▶ Was zu tun ist
**A.** Übertragen Sie den Satz „Ich möchte ja nicht, dass irgendwann mal ein Chihuahua mit Herzversagen am Wegesrand liegen bleibt.“ aus dem Text über den Landseer Moritz ins Englische.
**B.** Erklären Sie in ein bis drei Sätzen, warum Moritz laut dem Text über den Landseer Moritz den Treppen-Zitter-Jitterbug entwickelt hat.
**C.** Fahren Sie bitte mit dem Text über den Landseer Moritz fort und schließen Sie direkt an seinen letzten Satz an.

▶ Bereitgestellter Auszug
Auch das Menuett ist ein Gruppentanz, aber es wird viel zu organisiert und ordentlich getanzt. Nein, Moritz mag lieber das, was nach allgemeinem Chaos aussieht: die Polonaise. Bei ihm sind das Tänzchen mit anderen Hundebesitzern und ihren Vierbeinern.

„Das ist ein aggressives Verhalten“, belehrte mich die Frau mit dem Jack-Russel-Terrier, als Moritz sich beim Anblick des Hundekumpels platt auf den Bauch legte, um danach schlagartig wie ein Harlekin aus der Box hochzuspringen. Ich weiß nicht genau, wer nun wirklich aggressiv war, denn der auf diese Weise erschreckte Jack-Russel-Terrier hing Sekunden später knurrend in Moritz’ rechtem Ohr. Moritz schaute etwas verwundert. Damit hatte er wohl nicht gerechnet. An dem Harlekin-aus-der-Box-Verhalten arbeite ich noch. Ich möchte ja nicht, dass irgendwann mal ein Chihuahua mit Herzversagen am Wegesrand liegen bleibt.

Andere Besitzer kleiner Hunde gehen die Sache offensiv an: „Meine mag keine großen Hunde, sie schnappt“, rief mir der nette Herr schon von Weitem zu. Er blieb mit seiner Rehpinscherhündin mittig auf dem Weg stehen. „Gehen Sie doch bitte einfach an uns vorbei.“ Aha, einfach dran vorbei. Versuchen Sie mal, einen Landseer zur Seite zu schieben. Sie können alternativ auch versuchen, Berge zu versetzen. Auf meine Frage, warum ich denn mit meinem Schwertransport an seinem Kleinwagen (um ein Beispiel aus der Automobilwelt zu bemühen) vorbeimanövrieren müsse, antwortete er mir: „Wenn sie nicht will, geht sie halt nicht weiter.“

Treppen-Zitter-Jitterbug

Wie spielt ein Landseer? Indem er Hindernisse aus dem Weg räumt. Nicht Rudolf Nurejews Schweben, nein, Panzerkreuzer Potemkin, unterwegs im heimischen Wohnzimmer. Das bedeutet: Stühle fallen um, wenn sie im Weg stehen, ebenso wie Menschen. Und weil Menschen beim Umfallen viel lustigere Geräusche als Stühle machen, hat Moritz einen Lieblingstanz entwickelt: den Treppen-Zitter-Jitterbug. Der Tanz hat zwei Varianten. Die erste ist die harmlose Leinenvariante: Anlauf nehmen, Leine straff spannen, die letzten sechs Treppenstufen springen und das Wunder der Schwerkraft bestaunen. Die zweite Tanzvariante hat es in sich, sie ist die mit dem lateinamerikanischen Körperkontakt. Dazu umfasst Moritz mit der linken Pfote das Bein des auf der Treppe stehenden Opfers (im Notfall darf es auch die Oma sein) und zieht, während er mit dem Kopf in die Kniekehle drückt. Im Paartanz gäbe die Eleganz dieser Figur mit Sicherheit eine Zehn. Wenn der Partner es denn schaffen sollte, dabei stehen zu bleiben.

Datensätze, einer Sammlung entnommen:
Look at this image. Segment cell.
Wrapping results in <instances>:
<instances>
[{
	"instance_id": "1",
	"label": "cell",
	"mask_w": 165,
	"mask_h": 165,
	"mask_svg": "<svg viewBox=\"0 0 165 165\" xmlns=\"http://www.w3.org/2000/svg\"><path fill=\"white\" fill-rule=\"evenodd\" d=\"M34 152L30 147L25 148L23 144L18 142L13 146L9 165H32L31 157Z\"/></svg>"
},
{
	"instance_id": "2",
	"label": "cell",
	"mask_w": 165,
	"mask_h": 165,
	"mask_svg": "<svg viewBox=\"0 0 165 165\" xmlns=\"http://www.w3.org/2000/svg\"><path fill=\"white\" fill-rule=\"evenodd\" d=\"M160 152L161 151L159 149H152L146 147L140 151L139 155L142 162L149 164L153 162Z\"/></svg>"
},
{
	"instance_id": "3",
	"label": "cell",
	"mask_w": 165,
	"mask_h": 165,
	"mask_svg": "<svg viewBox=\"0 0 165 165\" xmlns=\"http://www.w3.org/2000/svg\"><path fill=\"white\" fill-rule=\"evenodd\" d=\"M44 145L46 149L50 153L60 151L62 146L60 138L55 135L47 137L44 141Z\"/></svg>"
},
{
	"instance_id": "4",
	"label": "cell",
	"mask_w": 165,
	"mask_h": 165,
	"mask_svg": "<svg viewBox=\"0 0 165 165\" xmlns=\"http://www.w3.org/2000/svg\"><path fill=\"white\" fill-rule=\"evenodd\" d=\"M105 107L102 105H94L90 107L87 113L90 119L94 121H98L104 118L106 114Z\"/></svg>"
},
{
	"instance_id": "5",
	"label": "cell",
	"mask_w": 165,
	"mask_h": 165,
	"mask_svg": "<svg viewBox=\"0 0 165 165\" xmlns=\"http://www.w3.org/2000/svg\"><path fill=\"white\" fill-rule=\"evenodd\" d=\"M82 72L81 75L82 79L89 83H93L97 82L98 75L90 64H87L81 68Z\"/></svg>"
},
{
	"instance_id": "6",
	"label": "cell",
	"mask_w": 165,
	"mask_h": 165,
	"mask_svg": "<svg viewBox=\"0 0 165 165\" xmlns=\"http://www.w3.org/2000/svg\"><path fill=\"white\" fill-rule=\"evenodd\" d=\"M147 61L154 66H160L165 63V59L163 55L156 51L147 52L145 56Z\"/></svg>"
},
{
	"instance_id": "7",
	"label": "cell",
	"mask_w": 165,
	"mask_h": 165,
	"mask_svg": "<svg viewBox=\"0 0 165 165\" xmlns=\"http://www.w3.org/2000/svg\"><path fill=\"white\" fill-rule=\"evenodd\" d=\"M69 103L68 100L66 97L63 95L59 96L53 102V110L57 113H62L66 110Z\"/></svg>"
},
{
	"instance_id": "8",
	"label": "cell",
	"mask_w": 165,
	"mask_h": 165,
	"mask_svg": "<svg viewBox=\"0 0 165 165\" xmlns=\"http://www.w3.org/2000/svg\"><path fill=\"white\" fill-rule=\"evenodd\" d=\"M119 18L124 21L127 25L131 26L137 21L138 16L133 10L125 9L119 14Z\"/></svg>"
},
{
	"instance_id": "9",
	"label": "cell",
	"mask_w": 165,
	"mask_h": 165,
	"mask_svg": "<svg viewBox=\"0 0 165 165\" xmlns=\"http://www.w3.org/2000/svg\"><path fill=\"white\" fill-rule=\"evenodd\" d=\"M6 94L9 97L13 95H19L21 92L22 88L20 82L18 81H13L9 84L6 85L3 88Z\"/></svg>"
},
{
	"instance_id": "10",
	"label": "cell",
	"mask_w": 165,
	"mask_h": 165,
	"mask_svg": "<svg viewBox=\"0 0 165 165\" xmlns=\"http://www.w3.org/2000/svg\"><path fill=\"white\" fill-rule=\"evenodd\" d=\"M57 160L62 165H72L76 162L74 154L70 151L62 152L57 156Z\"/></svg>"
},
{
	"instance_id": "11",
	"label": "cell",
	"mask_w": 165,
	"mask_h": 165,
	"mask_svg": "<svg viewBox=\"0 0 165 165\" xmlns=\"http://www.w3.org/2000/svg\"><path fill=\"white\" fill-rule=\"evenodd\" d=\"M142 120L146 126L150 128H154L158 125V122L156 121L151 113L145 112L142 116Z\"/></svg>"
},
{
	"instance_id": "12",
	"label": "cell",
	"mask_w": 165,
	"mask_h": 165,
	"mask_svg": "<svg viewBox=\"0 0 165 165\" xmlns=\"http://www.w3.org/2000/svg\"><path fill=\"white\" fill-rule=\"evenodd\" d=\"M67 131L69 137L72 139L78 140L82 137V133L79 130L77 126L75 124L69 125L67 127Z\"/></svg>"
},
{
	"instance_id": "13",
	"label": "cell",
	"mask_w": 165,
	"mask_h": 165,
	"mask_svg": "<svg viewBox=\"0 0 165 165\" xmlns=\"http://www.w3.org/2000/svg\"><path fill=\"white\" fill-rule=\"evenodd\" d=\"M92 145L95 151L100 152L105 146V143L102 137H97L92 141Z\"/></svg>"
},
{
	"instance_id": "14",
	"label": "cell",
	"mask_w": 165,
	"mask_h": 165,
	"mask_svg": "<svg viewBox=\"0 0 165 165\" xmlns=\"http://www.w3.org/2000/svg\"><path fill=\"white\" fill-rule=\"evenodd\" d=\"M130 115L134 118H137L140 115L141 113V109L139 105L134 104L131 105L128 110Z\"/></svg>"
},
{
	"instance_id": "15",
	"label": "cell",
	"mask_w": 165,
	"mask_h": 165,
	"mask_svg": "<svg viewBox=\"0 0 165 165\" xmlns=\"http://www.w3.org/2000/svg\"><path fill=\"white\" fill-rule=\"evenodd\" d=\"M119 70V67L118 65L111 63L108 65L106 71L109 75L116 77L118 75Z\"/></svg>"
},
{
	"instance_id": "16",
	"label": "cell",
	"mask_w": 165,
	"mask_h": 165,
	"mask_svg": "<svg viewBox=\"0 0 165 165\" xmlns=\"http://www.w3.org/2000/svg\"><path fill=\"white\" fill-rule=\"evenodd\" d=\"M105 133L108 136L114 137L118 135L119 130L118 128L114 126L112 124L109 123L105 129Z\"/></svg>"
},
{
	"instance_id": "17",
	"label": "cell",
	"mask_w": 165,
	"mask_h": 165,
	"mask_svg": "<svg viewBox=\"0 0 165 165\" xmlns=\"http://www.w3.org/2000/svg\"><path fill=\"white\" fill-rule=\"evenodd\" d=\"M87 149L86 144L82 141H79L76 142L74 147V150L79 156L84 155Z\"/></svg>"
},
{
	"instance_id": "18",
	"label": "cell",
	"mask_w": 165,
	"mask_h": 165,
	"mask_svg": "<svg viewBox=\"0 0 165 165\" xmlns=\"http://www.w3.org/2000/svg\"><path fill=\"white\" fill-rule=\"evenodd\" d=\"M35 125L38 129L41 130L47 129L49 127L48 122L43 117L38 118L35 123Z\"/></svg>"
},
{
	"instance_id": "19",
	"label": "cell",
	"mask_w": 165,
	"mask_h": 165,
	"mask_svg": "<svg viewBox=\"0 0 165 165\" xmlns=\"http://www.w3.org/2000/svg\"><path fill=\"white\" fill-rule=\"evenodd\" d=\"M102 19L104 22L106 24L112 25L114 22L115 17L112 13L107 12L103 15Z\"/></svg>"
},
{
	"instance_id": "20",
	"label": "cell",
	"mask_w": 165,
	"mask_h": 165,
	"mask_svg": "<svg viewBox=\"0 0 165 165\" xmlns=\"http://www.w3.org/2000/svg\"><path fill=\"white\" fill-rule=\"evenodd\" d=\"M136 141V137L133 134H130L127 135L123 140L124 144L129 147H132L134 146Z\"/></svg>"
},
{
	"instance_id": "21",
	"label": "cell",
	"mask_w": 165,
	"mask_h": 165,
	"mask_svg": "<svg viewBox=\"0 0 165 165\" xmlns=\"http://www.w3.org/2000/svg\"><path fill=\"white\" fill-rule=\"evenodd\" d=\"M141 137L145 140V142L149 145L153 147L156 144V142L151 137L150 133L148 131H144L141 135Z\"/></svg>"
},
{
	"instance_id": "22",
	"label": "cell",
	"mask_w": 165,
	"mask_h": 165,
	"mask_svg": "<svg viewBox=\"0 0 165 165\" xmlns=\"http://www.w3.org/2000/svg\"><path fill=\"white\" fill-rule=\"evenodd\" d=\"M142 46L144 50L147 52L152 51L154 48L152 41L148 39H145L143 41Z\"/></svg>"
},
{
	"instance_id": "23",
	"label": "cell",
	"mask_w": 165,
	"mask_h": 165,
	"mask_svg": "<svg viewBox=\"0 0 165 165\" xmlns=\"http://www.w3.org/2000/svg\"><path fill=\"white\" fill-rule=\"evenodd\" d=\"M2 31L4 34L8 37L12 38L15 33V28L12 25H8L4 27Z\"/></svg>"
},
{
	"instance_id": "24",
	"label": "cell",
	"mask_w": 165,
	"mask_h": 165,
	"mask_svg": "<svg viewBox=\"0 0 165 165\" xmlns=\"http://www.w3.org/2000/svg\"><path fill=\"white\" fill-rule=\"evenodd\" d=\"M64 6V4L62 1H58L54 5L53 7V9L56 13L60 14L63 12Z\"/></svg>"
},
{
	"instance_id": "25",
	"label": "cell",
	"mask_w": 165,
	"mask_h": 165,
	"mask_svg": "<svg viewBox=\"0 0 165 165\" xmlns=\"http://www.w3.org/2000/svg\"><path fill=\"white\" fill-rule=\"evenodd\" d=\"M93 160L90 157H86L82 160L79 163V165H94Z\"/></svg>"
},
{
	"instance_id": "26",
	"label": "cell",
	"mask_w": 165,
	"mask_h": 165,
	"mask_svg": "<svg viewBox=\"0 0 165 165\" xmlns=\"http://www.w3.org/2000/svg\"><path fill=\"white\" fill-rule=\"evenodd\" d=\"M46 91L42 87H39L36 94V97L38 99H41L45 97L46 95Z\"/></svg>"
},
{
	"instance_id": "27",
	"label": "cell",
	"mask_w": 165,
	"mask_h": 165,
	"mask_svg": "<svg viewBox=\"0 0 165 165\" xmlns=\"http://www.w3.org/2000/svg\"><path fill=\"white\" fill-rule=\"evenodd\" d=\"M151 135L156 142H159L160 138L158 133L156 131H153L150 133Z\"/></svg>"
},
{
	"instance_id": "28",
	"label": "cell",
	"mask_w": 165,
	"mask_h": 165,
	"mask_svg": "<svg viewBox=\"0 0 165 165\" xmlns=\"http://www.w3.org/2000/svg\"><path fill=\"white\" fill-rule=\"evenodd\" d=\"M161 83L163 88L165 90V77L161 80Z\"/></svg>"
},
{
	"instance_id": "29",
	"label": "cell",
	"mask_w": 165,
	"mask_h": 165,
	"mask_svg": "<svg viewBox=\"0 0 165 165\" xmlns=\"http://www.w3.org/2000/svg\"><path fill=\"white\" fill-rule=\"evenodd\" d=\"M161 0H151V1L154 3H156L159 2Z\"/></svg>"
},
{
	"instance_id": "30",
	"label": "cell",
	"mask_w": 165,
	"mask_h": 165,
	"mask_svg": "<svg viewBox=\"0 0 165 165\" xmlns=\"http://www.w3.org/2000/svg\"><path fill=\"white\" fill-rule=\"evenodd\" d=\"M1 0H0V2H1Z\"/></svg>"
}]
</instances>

▶ Ergebnisse je Aufgabe
**A.** After all, I don't want a Chihuahua to end up lying by the wayside with heart failure someday.

**B.** Moritz hat den Treppen-Zitter-Jitterbug entwickelt, weil Menschen beim Umfallen viel lustigere Geräusche machen als Stühle. Da er beim Spielen Hindernisse aus dem Weg räumt, fallen neben Stühlen auch Menschen um.

**C.**
Sabber-Charleston

Einer der schnellsten Gesellschaftstänze ist der Charleston. Und Moritz hat ihn perfektioniert: immer dann, sobald Süßigkeiten ins Spiel kommen. Salami lässt ihn kalt. Aber wenn jemand eine Tafel Schokolade aufreißt, dann fängt er an zu zittern und zu zucken. Der Kopf ruckt auf und ab (es könnte ja was runterfallen, dann muss die Schnauze immer in der passenden Höhe sein), die Pfoten tanzen, mal rechts, mal links. Die Rute wedelt voller Vorfreude. Die Sabberfäden um sein Maul werden immer länger.

Die größte Versuchung ist Sahne aus der Sprühflasche. Wenn das typische Sprühgeräusch ertönt, sabbert er so, dass man damit die Sahelzone bewässern könnte. Und wenn ein Familienmitglied dann einen Löffel aus dem Schrank holt und etwas Sahne darauf spritzt, gerät er völlig aus dem Häuschen und tanzt seinen ganz persönlichen Sahne-Charleston: Er macht Sitz, er gibt Pfote, er macht Platz und schleckert währenddessen hektisch mit der Zunge, damit ihm nur ja von dieser Köstlichkeit nicht das kleinste Häppchen verloren geht.

Solo für Frauchen

Nicht alle Tänze mache ich mit Moritz gemeinsam. Ich habe auch meine Solo-Einlagen. Wenn ich mit ihm spazieren gehe, wenn wir mit ihm Freunde besuchen oder Gäste haben, verfalle ich sehr schnell in den verbalen Moritz-Walzer. Immer im Dreivierteltakt! Achten Sie auf den Refrain.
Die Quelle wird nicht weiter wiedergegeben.